-------- TEXT SEGMENT --------

Some Backstory
I posted a few days ago about a… let’s call it a vision… that I’ve been slowly piecing together over the better part of two decades. I’m learning to be as direct as I can about things, but it’s difficult because I don’t want anything to be understood as being about me. I’m a dangerously selfless person: I get taken advantage of a lot, and I never seem to be able to know when to stop being so nice. And my fear of people mistaking my frankness about things I think, know, experience as being self-righteousness or egoism often keeps me from asking for help when I need it, or advocating for myself because I don’t understand quite how to read people and discern ulterior motives.
When I was in middle school, one of the few friends I had — a girl who lived a few streets over from me — told me I was “conceited” when she overheard a conversation I was having with one of the “popular kids” on the bus one morning. I don’t remember the details about the conversation (that was 26 years ago) but I remember telling this kid I was good at some subject or another so I could help him study. I was often continuously ostracized through elementary and middle school for my academic prowess, so I was overjoyed with the prospect that it finally seemed to have enough value to my peers that I wouldn’t be so… well, alone. At the time, nobody knew that I was on the spectrum because I wasn’t violent and didn’t seem “slow” — I was actually in the “gifted” program.
I never felt very “gifted.” I felt like I didn’t fit anywhere and like there was something wrong with me because of it. All the intellect in the world did me no good to understand why people couldn’t just hear the words I would say, exactly as I said them, and receive the message exactly as I was trying to communicate it; they always read superfluous intentions into things I would say and make assumptions that I was doing something because I had a motive or agenda. And this was exactly the case that day on the bus when my friend told me, point blank, “you’re so conceited.” I did not realize it, at the time, but that accusation would haunt me for the rest of my life. I would go to great pains, every day, to make minimize myself and my presence in everything. Maybe that’s why monasticism appeals so much to me.
I’m not mad about the situation and I wasn’t mad at her, then, either. I was hurt, and I didn’t understand the context; I took a literal vow of silence for the rest of the school year and didn’t speak a word from the time I boarded the school bus at 6:57am until I stepped off at 3:15pm, with the exception of private appointments with my guidance counselor (who, in hindsight, I’m quite certain didn’t even remember my name when I left her office). That girl, who was once one of the few childhood friends I had, took her own life in the early 2010s. When I found out, the memories that surfaced weren’t of us bouncing on a trampoline or practicing for the karate class we were both in. It was that day on the bus. But I didn’t feel vindicated. I was sad. I was sad because I never told her it was okay, and that she didn’t have to feel bad for it, because I know she did. I know she knew, no sooner than the words left her lips and reached my ears, that she cut deep.

--------

STATED TASK A - Reproduce the records, starting with the line that contains "From the camera, what" and going on through the end of the records, renaming "sofa" to "couch" and leaving everything else unchanged.
The text and the records have nothing to do with each other.

-------- RECORDS FOR THE TASK --------

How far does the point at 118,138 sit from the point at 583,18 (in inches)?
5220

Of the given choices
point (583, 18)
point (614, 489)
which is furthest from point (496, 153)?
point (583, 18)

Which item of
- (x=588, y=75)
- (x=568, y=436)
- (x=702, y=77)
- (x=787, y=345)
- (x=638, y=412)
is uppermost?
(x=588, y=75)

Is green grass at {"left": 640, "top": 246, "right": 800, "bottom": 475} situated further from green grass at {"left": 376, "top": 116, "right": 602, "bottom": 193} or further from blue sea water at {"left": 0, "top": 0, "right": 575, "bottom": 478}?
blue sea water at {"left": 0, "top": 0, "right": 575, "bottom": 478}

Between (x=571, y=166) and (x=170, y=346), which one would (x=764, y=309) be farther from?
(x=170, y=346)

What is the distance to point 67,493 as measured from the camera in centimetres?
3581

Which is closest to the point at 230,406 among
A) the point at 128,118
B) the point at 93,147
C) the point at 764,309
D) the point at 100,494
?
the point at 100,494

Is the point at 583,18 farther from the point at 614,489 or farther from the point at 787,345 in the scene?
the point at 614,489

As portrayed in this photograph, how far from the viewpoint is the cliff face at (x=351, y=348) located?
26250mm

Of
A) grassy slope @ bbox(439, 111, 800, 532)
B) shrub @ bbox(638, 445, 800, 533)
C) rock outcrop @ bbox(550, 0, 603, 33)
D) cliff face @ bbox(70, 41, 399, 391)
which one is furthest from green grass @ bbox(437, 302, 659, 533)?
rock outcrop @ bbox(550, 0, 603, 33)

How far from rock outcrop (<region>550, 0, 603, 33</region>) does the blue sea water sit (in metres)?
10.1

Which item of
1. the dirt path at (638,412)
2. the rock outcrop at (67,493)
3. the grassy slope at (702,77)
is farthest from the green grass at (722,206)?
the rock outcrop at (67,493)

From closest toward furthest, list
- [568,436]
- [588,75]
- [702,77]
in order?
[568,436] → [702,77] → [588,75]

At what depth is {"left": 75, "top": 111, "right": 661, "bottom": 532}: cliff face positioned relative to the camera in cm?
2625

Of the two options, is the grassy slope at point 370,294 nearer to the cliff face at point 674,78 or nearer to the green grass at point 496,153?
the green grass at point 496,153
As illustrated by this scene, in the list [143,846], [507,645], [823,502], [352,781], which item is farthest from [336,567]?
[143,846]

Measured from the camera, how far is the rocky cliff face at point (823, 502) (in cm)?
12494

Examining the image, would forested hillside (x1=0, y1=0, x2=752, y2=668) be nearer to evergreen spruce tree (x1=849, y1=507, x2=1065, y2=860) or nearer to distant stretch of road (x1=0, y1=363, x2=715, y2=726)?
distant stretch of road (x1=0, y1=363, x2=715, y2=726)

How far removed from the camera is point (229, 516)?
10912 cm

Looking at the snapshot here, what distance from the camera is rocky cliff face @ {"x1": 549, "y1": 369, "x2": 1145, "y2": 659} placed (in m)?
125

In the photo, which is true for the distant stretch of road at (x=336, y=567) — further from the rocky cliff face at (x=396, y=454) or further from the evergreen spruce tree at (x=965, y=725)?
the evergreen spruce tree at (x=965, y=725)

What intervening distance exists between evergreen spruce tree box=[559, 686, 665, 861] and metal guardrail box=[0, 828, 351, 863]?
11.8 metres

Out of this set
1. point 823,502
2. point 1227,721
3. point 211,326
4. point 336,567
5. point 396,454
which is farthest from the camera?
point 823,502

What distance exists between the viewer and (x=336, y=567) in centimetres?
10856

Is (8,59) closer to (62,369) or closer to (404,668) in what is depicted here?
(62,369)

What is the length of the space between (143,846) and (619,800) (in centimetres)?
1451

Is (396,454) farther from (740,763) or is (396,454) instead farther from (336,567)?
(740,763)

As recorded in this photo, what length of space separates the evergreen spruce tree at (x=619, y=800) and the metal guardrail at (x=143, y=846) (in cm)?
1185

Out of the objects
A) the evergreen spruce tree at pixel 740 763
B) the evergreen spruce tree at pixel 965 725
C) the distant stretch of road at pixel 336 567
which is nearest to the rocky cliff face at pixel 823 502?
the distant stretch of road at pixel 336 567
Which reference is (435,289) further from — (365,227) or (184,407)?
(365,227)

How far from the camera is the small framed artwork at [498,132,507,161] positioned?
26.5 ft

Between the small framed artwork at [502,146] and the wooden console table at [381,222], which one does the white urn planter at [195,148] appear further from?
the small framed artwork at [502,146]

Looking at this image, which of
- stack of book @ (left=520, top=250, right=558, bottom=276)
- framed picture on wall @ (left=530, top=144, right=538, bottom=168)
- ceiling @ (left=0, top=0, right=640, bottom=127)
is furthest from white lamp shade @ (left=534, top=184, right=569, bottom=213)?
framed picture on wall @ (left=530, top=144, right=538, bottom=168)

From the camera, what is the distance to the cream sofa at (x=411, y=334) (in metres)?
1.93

--------

STATED TASK B - Translate this sentence from the post about a childhood friendship into Spanish: "I’m not mad about the situation and I wasn’t mad at her, then, either."

COMPLETE OUTPUT A -
From the camera, what is the distance to the cream couch at (x=411, y=334) (in metres)?
1.93

COMPLETE OUTPUT B - No siento enojo por la situación, y en aquel entonces tampoco sentía enojo hacia ella.